Clearly, my dearest Peña, you stirred the springs of a faith with a purely rebellious root. Truly, I couldn’t have imagined this day any other way, even though today, unlike the time when Cuba bid farewell to Pedro Meurice, our Church is more infiltrated than ever, and 90% of our faithful have gone into exile.

The 96-year-old bishop, declared the longest-serving member of our episcopate, bids farewell. / Courtesy of the author

To make matters worse, you leave on days when the Cuban environment offers the image and reality of compatriots with a loss of mobility not seen since Cuba has been on the maps and the mouths of our people barely have breakfast and barely have the strength to sing or shout.

Nevertheless, we went to Mass for you, we went to your final resting place for you, a new “Father Las Casas” (the Holguín native knows!). And I say that your farewell doesn’t surprise me, but it does distress me. Many of our conversations were left unfinished, like that day when I discovered on a page from the 1950s that your town of Velasco was called “the breadbasket of the Antilles,” and you were surprised because it was much more than just the breadbasket of Cuba.

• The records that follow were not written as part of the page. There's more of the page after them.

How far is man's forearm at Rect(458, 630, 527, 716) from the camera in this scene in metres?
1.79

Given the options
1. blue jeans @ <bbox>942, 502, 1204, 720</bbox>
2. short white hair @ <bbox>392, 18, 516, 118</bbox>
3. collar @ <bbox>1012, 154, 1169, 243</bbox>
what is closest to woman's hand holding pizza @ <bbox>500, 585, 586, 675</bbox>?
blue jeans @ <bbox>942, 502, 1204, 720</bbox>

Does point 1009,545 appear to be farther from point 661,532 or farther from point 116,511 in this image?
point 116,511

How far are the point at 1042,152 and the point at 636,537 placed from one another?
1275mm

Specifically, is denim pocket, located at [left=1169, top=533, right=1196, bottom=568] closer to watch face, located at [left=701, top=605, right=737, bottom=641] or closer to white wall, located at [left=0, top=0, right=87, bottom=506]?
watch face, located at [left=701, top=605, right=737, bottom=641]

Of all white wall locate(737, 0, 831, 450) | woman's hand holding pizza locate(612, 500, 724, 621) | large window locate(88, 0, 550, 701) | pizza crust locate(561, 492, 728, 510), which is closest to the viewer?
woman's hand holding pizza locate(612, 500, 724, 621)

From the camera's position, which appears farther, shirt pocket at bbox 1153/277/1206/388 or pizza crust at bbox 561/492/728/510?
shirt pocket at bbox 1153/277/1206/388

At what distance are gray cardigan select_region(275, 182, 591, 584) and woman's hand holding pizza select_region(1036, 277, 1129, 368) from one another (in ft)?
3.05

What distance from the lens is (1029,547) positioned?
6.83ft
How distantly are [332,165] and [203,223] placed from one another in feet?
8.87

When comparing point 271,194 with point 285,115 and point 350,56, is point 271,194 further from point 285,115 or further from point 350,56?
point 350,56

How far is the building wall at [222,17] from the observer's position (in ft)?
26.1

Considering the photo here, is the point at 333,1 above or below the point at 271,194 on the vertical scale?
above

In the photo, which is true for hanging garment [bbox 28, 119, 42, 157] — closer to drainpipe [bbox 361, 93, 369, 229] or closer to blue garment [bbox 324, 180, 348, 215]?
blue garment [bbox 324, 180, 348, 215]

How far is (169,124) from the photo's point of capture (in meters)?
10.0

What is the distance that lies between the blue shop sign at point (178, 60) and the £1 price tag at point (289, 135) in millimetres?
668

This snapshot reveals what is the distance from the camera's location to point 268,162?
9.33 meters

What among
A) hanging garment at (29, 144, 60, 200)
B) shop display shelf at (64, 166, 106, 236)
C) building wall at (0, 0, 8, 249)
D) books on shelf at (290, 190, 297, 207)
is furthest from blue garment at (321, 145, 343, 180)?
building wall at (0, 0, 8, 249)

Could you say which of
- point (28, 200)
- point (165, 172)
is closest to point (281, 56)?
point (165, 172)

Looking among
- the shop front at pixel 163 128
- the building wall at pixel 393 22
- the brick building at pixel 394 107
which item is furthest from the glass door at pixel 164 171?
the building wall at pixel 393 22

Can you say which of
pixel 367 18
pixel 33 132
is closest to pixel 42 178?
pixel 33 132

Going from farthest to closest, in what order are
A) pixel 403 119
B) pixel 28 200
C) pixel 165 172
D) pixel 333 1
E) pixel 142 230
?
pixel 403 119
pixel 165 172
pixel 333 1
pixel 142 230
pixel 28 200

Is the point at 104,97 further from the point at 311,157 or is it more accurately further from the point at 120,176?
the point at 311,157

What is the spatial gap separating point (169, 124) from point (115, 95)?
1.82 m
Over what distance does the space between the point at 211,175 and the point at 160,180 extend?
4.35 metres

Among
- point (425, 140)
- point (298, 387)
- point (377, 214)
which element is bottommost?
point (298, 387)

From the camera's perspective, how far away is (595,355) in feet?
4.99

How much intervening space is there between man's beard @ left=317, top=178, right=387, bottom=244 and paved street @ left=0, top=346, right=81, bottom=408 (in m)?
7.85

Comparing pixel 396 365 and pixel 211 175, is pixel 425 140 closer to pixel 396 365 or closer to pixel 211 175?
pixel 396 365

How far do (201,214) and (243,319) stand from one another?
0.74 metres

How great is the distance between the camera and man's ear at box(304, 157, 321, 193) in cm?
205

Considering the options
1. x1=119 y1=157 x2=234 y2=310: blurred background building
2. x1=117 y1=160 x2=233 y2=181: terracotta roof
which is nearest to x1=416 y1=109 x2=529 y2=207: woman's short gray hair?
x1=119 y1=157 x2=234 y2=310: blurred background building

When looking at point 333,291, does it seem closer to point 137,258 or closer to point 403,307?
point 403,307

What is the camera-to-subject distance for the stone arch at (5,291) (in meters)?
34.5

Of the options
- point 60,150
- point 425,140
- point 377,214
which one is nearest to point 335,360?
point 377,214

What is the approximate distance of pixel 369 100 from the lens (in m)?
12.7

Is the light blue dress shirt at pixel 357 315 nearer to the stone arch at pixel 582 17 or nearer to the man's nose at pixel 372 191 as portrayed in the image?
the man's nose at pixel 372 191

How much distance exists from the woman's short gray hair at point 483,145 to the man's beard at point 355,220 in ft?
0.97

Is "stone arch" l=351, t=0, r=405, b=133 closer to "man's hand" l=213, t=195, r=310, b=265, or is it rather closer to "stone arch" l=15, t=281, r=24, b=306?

We still had much to talk about regarding the Cuba of our dreams, “with everyone and for the good of all,” and that conversation about Reinaldo Arenas that we never finished…

The 96-year-old bishop, declared the longest-serving member of our episcopate, bids farewell. And when the last bishop says goodbye, one cycle closes and another opens, one that implies a powerful interpretation for this Cuba of forbidden church bells, of the imprisonment of innocent voices, of a thirst for justice, and of an uncertainty similar to that denounced in the classic Cuban pastoral letters, which offered their early and first warning to the “new revolutionary government” on January 3, 1959, in a Santiago de Cuba plaza.

Your people, Monsignor, thank you and honor you and are honored to have had you as their pastor and celebrate you, as an evangelical spirit that will continue to guide the mysteries of the secular city, from your body deposited in the very center of the Chapel of the Merciful Christ of the Necropolis of Luz y Caballero.